▸ **Problem to solve**
Your answer must be the lines from the one holding "Punisher Limited Series" through the final line of the entries below, copied exactly, with no pictures.

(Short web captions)

--- START ---

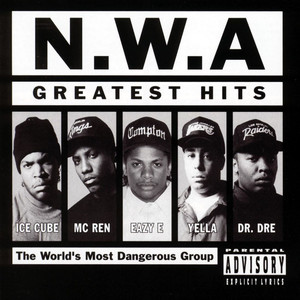 N.W.A. Greatest Hits (World) Albumcover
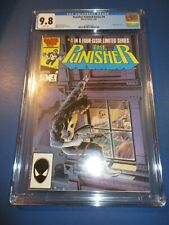 Punisher Limited Series #4 1st Solo Series CGC 9.8 NM/M gorgeous Gem Wow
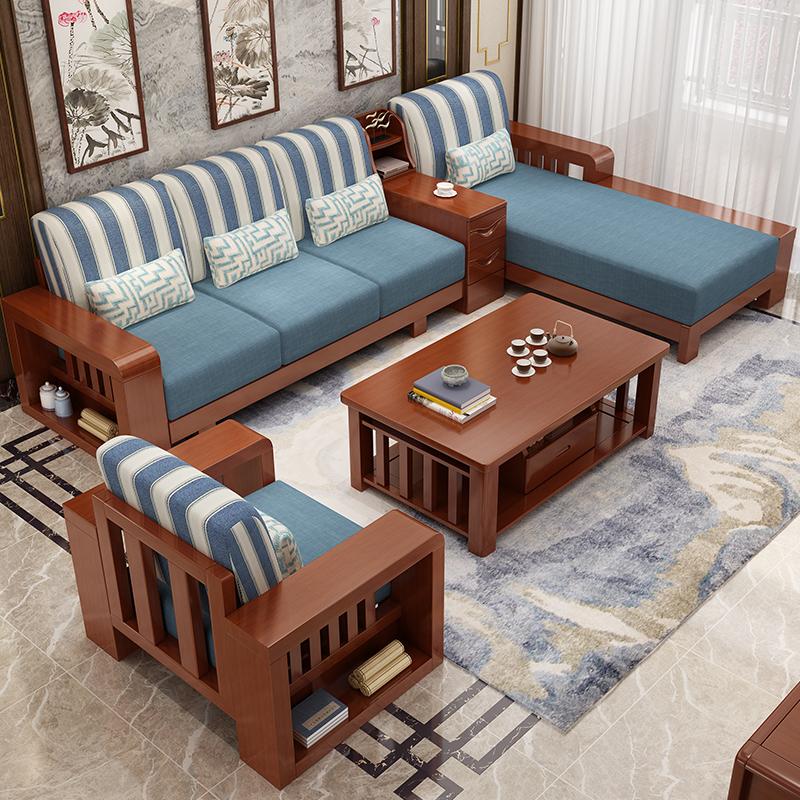 Làm đệm ghế gỗ tạo điểm nhấn ấn tượng cho không gian phòng khách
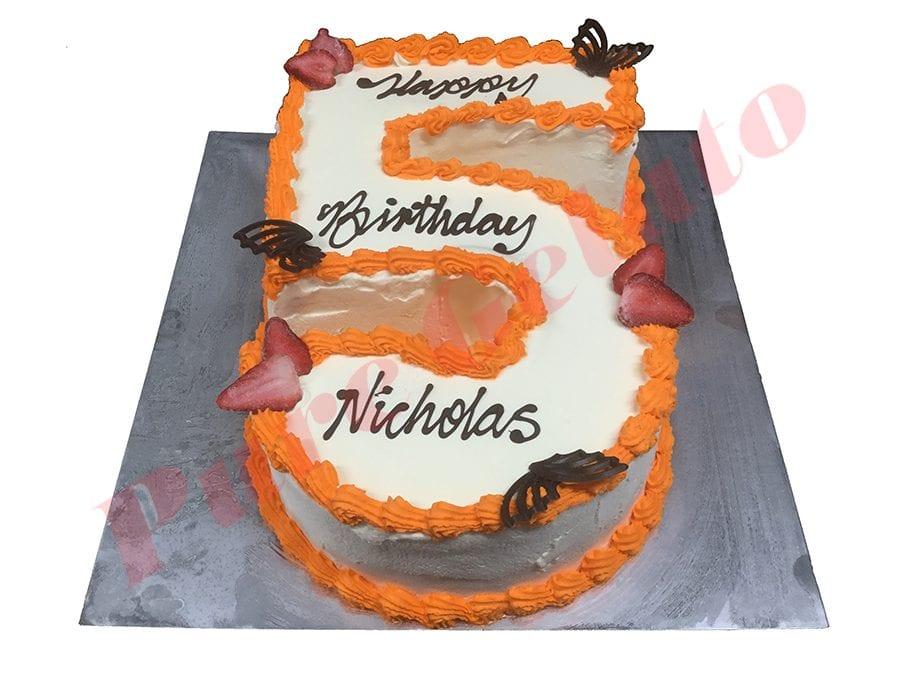 Numeral Cake 5 Smooth Cream orange piping+choc fans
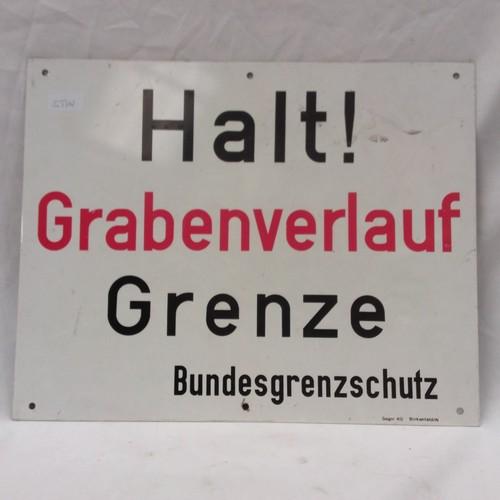 1185 - A vintage German enamel sign. Reads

--- END ---

▸ **Response below**
 Punisher Limited Series #4 1st Solo Series CGC 9.8 NM/M gorgeous Gem Wow
 Làm đệm ghế gỗ tạo điểm nhấn ấn tượng cho không gian phòng khách
 Numeral Cake 5 Smooth Cream orange piping+choc fans
 1185 - A vintage German enamel sign. Reads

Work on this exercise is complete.